The fact that I would be returning to the town I grew up in was not that appealing, and I was told I would be doing so without being able to buy a house for a trial period of at least a year. I had a house in Charlotte and the tax deduction that went along with owning it. A move to Ithaca would also put me into a higher cost of living, renting a house with two kids, two cats, and one dog. I was also faced with the time pressure of selling the house I had. He said he would pay for the move.

My father, encouragingly, said the job would put me into a management position, but I was already in one. I had worked for years to earn it and I already had people reporting to me. He said it would heavily involve sales. I was never a high-pressure salesman, although I could put together blow-out sales pitches when I had something to sell, and I had been selling advertising campaigns for years.

In my advertising field I was working with people who were as bright, or brighter than me, and I loved the give-and-take. My father said I would have to remain aloof, as the officer in charge, from people who reported to me. No socializing with the troops. That was not my style. There was very little in his job description that fit my lifestyle and the way I enjoyed working with people.

My father argued that it was a chance to learn the realistic side of business, but I don’t know what he thought I’d been doing for the past seven years. In outdoor, I would be competing with experts in their own field. I would be out of mine, and I didn’t need a failure on my record. It was a big risk with no guarantee.

I held the cards in the advertising field, and I would be going into a new field with a lot of cards stacked against me. As a novice in outdoor, I would be under tremendous pressure to perform, as my father made sure to point out.

I also knew, having worked with him before, that he was strongly bottom-line oriented, and from his experience rightfully so. He said he kept score by the money, whereas I was more creatively and socially motivated and people-oriented. I saw where that could be a problem. He said creative was to be secondary to management, and people were secondary to profit. My father had already told me he thought by his standards I was not as logical or realistic as I should be, and he felt I was too emotional. I was more human than automaton, and I couldn’t change that, at least not at that stage of my life. I remembered how tough he had been to me in the past, and I had the right to be gun-shy.

I had always lived my own life, and I had reached the point where I didn’t need anybody telling me what to do. I could honestly not feel I would be comfortable in the job, performing under my father’s standards, especially when I was at the peak of my current career. I had learned too much in the business world to not try to apply it in Ithaca, and I knew that could be a problem. In the job I had, I at least had a final say.

→ Material
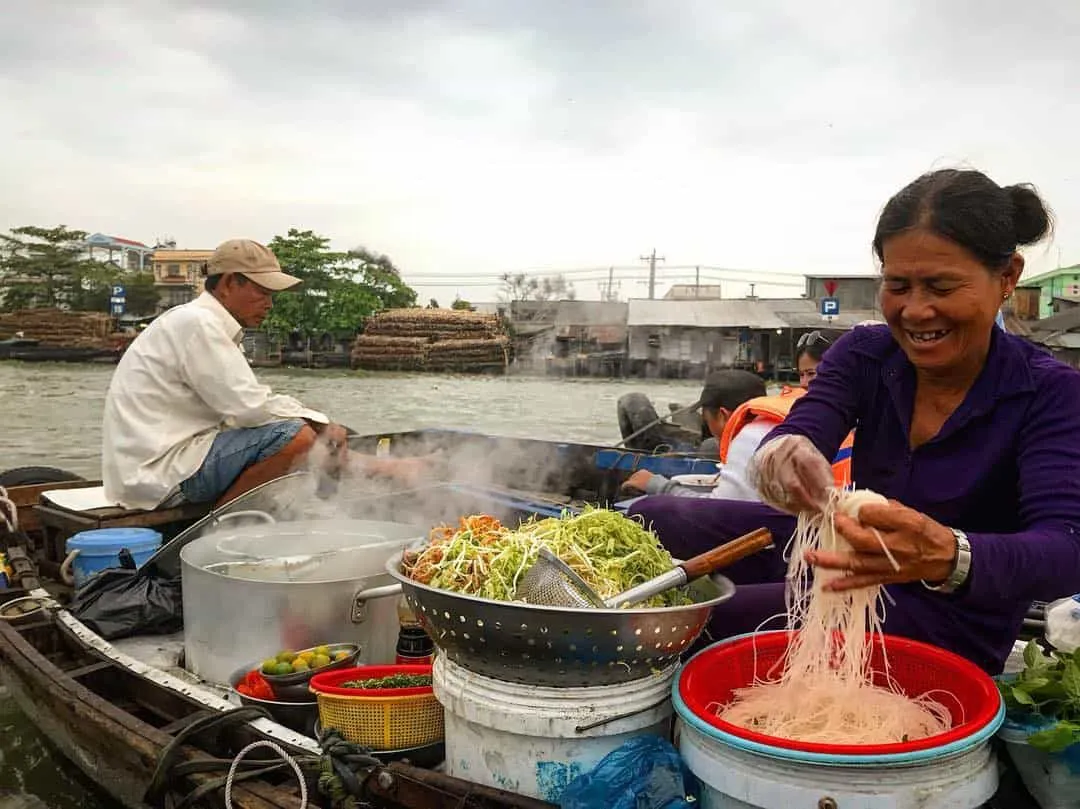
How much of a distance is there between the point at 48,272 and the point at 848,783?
65061mm

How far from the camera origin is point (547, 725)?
7.57 ft

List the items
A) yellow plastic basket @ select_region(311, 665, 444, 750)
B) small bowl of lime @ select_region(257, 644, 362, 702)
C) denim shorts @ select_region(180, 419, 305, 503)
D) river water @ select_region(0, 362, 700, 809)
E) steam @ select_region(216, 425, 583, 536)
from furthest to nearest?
denim shorts @ select_region(180, 419, 305, 503) < steam @ select_region(216, 425, 583, 536) < river water @ select_region(0, 362, 700, 809) < small bowl of lime @ select_region(257, 644, 362, 702) < yellow plastic basket @ select_region(311, 665, 444, 750)

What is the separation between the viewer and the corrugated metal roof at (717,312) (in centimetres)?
4156

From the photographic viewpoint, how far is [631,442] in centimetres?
1078

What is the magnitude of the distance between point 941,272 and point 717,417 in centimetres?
361

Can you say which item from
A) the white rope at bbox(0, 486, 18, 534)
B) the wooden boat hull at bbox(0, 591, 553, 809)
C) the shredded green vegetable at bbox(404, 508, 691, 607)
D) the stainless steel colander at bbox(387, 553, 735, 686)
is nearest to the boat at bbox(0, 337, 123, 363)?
the white rope at bbox(0, 486, 18, 534)

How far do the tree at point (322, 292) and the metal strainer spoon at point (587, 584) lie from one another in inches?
1869

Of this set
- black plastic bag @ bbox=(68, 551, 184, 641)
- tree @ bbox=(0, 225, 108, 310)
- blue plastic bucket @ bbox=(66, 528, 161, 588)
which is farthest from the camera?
tree @ bbox=(0, 225, 108, 310)

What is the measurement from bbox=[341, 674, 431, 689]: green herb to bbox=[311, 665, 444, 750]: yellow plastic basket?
0.17 meters

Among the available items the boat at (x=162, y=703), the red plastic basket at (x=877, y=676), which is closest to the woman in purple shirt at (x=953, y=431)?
the red plastic basket at (x=877, y=676)

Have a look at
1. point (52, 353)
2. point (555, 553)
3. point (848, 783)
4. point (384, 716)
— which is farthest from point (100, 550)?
point (52, 353)

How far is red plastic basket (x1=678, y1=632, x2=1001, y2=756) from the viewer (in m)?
2.01

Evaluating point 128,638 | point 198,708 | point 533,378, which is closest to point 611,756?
point 198,708

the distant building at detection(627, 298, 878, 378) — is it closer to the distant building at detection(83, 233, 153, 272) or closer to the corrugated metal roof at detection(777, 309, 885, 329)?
the corrugated metal roof at detection(777, 309, 885, 329)
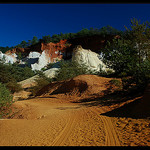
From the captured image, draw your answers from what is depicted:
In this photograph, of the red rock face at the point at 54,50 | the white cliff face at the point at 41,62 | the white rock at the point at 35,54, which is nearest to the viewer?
the white cliff face at the point at 41,62

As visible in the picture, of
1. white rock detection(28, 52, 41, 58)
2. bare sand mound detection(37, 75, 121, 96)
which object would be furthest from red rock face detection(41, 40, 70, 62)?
bare sand mound detection(37, 75, 121, 96)

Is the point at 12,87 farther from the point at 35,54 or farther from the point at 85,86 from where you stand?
the point at 35,54

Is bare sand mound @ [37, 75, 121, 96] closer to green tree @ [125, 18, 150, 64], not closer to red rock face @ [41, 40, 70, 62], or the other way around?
green tree @ [125, 18, 150, 64]

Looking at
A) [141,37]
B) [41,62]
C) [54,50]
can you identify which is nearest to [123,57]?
[141,37]

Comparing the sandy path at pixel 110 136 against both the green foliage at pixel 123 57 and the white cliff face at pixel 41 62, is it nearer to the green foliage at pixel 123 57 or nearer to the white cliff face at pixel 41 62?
the green foliage at pixel 123 57

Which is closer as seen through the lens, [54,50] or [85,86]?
[85,86]

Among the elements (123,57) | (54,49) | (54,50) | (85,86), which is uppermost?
(54,49)

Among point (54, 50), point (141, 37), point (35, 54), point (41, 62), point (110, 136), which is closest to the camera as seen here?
point (110, 136)

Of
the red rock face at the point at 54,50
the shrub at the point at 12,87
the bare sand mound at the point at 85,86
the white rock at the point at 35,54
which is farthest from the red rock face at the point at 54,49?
the bare sand mound at the point at 85,86

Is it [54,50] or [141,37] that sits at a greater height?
[54,50]

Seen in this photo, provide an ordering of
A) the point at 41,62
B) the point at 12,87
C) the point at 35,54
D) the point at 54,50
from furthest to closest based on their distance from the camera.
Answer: the point at 35,54 → the point at 54,50 → the point at 41,62 → the point at 12,87

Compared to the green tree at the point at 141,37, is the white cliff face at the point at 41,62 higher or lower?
higher

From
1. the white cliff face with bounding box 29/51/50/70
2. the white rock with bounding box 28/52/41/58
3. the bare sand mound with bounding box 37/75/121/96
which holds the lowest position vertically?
the bare sand mound with bounding box 37/75/121/96

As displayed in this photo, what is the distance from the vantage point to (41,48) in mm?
57688
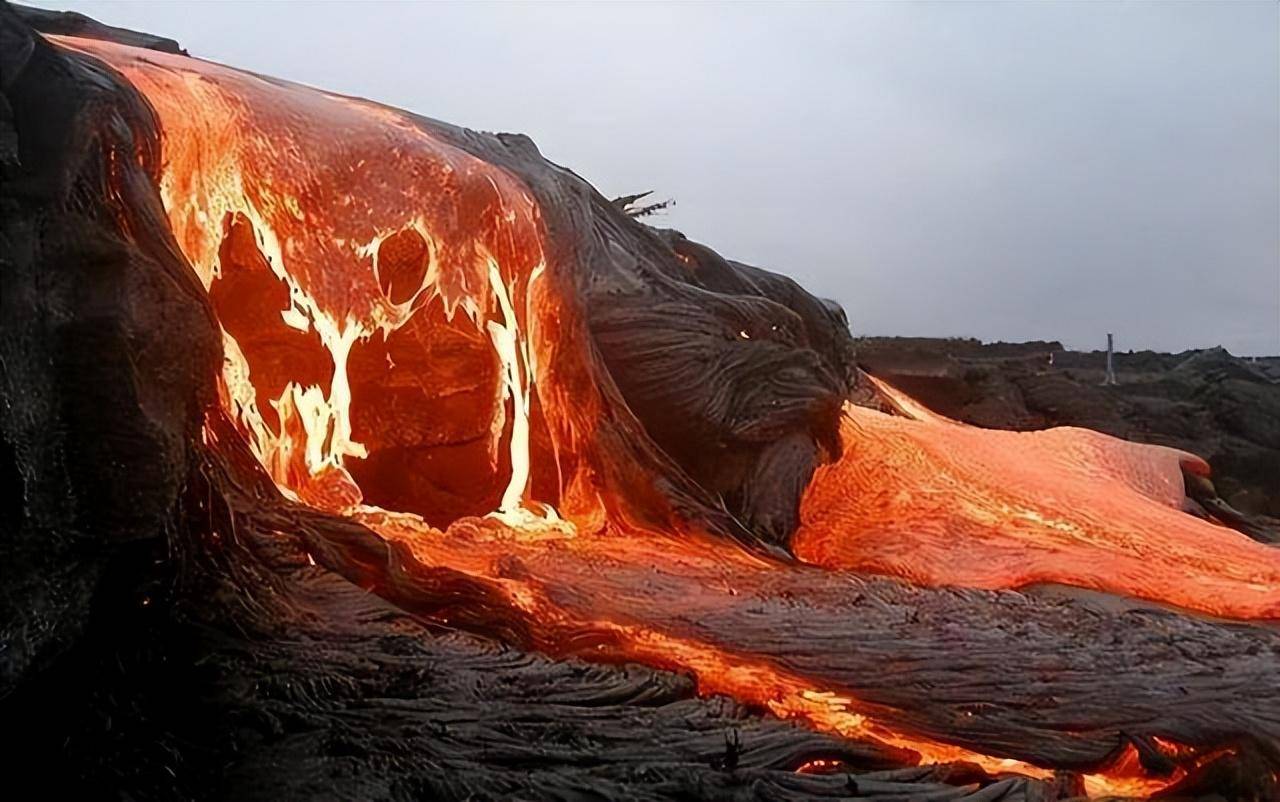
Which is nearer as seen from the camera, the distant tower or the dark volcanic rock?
the dark volcanic rock

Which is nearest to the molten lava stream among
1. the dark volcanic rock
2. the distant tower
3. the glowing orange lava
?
the glowing orange lava

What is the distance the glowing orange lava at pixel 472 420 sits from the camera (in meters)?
3.91

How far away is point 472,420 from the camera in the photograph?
543 centimetres

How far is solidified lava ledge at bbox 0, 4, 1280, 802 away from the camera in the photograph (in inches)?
89.4

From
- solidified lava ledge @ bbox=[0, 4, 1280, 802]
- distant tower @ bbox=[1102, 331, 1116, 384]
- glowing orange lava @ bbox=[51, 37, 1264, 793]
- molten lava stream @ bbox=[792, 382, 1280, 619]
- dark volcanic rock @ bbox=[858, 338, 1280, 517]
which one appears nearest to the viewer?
solidified lava ledge @ bbox=[0, 4, 1280, 802]

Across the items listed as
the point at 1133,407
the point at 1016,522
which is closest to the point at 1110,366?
the point at 1133,407

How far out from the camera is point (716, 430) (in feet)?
16.7

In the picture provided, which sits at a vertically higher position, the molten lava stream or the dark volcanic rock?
the dark volcanic rock

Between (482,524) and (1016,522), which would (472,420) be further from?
(1016,522)

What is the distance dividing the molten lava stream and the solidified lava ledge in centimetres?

→ Task objective
Carry on the account of the Ithaca job offer, picking up right after its final sentence. The entries are separate from the account of the Ithaca job offer and have no connection to it.

→ Output of the task
He wanted me to try it for a year, but I felt one year would not be long enough to make it work. I also knew that one year could disrupt my current career, remembering that he criticized the campaign Kincaid had done for First Union, which had increased loans by 30 percent to young Carolinians, and profits in the bank by 80 percent in six months. It also won one of the top eight Bank Marketing Association awards in the nation, and this, plus the success of other campaigns we had done, filled me with pride and satisfaction.

I also remembered that when I worked for my father, there was little rapport. It was a mechanical relationship that held a degree of criticism on almost everything I did. This continued in both my personal and business life for the seven years I was out on my own. I remembered that during the years I lived in Rye, he was in New York City constantly but never once came to visit. When I lived in Charlotte, in my first home, although he was frequently in Raleigh, he also opted not to take time for a visit.

He said I would be expected to be the first to arrive and the last to leave, to take short lunches, to spend two or three days and one or two nights a week on the road. In regard to this travel, he also said he expected me to be very “circumspect” on expense accounts. He also said he expected me to keep a Dictaphone with me at all times and to work around the clock.

I was already working long hours into the night, and sometimes I was tired the next day and I knew that wouldn’t go over well with him. Overall, the fit just wasn’t right. My father told me not to come if I had any doubts, and I had plenty of them.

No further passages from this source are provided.